DOCUMENT EXCERPT:
'''

7. Deploying Your Application
When you’re ready to share your chatbot with the world, consider deploying your FastAPI app using platforms such as Heroku, AWS, or DigitalOcean.
8. Adding Real-Time Streaming with LangGraph astream and WebSockets
In this section, we’ll extend our chatbot to support real-time streaming using LangGraph’s astream functionality and FastAPI’s WebSocket support. This allows users to see the chatbot’s responses as they’re generated, creating a more interactive experience. We’ll also add a simple HTML-based chat interface to interact with the WebSocket endpoint.
Step 1: Create the HTML Template
Create a new file called template.py with the following content:
html = """
<!DOCTYPE html>
<html>
<head>
<title>Chat</title>
</head>
<body>
<h1>WebSocket Chat</h1>
<form action="" onsubmit="sendMessage(event)">
<input type="text" id="messageText" autocomplete="off"/>
<button>Send</button>
</form>
<p id='messages'></p>
<script>
var ws = new WebSocket("ws://localhost:8000/ws/123");
ws.onmessage = function(event) {
var messages = document.getElementById('messages')
messages.innerText+=event.data
};
function sendMessage(event) {
var input = document.getElementById("messageText")
ws.send(input.value)
input.value = ''
event.preventDefault()
}
</script>
</body>
</html>
"""
This HTML provides a basic chat interface that connects to a WebSocket endpoint at ws://localhost:8000/ws/123. It sends user input to the server and displays streamed responses in real time.
Step 2: Update main.py with WebSocket Support
Modify your existing main.py to include WebSocket functionality and streaming support:
from fastapi import FastAPI,WebSocket
from fastapi.responses import HTMLResponse
from graph import graph
from pydantic import BaseModel
from template import html
app = FastAPI()
class ChatInput(BaseModel):
messages: list[str]
thread_id: str
@app.post("/chat")
async def chat(input: ChatInput):
config = {"configurable": {"thread_id": input.thread_id}}
response = await graph.ainvoke({"messages": input.messages}, config=config)

'''

TASK LIST:
• A. List every module that main.py imports from in the FastAPI chatbot tutorial.
• B. Carry on the FastAPI chatbot tutorial from its last line.
The listing plays no part in this work.

DATASET EXCERPT:
'''

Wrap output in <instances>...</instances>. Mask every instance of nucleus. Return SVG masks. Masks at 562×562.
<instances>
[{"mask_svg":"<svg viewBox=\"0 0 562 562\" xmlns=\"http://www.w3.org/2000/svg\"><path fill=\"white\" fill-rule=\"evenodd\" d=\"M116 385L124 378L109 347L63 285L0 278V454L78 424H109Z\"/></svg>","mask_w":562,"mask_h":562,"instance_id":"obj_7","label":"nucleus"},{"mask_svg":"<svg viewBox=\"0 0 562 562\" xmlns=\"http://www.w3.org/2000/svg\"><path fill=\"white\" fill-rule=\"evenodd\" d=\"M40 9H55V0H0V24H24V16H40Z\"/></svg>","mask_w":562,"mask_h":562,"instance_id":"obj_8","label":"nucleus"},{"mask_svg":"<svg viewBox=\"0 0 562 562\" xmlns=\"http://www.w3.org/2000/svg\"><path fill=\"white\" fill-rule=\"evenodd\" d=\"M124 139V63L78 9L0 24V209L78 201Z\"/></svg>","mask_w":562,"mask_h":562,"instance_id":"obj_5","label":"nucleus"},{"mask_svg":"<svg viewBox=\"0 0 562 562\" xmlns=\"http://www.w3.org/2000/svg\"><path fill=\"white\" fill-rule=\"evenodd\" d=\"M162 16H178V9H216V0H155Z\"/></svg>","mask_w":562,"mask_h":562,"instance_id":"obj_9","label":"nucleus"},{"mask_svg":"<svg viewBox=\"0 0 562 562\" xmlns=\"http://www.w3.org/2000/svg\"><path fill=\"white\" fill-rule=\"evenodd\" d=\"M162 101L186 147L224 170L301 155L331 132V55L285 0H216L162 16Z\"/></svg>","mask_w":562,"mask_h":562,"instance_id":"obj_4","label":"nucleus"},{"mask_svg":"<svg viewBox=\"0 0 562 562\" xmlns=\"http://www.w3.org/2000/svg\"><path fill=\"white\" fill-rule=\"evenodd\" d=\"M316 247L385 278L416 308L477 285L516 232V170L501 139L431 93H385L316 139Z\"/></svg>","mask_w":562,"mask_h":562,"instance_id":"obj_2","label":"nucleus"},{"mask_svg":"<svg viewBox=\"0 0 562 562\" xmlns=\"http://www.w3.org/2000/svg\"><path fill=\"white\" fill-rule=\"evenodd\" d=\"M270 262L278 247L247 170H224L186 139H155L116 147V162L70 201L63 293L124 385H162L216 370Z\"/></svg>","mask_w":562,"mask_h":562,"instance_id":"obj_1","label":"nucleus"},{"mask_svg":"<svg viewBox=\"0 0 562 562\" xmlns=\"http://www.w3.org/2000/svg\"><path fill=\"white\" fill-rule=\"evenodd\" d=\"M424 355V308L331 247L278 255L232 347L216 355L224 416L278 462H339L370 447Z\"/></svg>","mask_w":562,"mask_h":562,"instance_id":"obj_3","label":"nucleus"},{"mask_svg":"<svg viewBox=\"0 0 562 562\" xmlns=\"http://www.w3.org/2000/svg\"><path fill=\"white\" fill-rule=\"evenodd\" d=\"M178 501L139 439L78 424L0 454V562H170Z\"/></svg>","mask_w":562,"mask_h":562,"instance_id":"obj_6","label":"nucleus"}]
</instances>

'''

ACTIVITY ANSWERS:
• A. fastapi, fastapi.responses, graph, pydantic, template

• B.
return response["messages"][-1].content
# Streaming
# Serve the HTML chat interface
@app.get("/")
async def get():
return HTMLResponse(html)
# WebSocket endpoint for real-time streaming
@app.websocket("/ws/{thread_id}")
async def websocket_endpoint(websocket: WebSocket, thread_id: str):
config = {"configurable": {"thread_id": thread_id}}
await websocket.accept()
while True:
data = await websocket.receive_text()
async for event in graph.astream({"messages": [data]}, config=config, stream_mode="messages"):
await websocket.send_text(event[0].content)
- HTML Endpoint (/): Serves the chat interface defined in template.py.
- WebSocket Endpoint (/ws/{thread_id}): Establishes a WebSocket connection for a given thread_id. When a message is received, it uses graph.astream to stream the chatbot’s response in real-time.
Step 3: Test the WebSocket Chat
- Add websockets to requirements.txt
- Ensure your FastAPI app is running
- Open your browser and navigate to http://localhost:8000/ .
- Type a message (e.g., “Hey, what’s up?”) in the input field and press “Send”.
- Watch the response stream in real-time below the input field.
Notes:
The WebSocket example uses a hardcoded thread_id of “123” in the HTML. For a more dynamic setup, you could pass the thread_id via URL parameters or user input in the HTML.
8. Conclusion
In this tutorial, we walked through building a FastAPI-powered chatbot that leverages LangGraph to manage conversational state. We integrated a language model using LangChain’s Groq module and ensured our conversation context stayed within token limits using our custom context manager.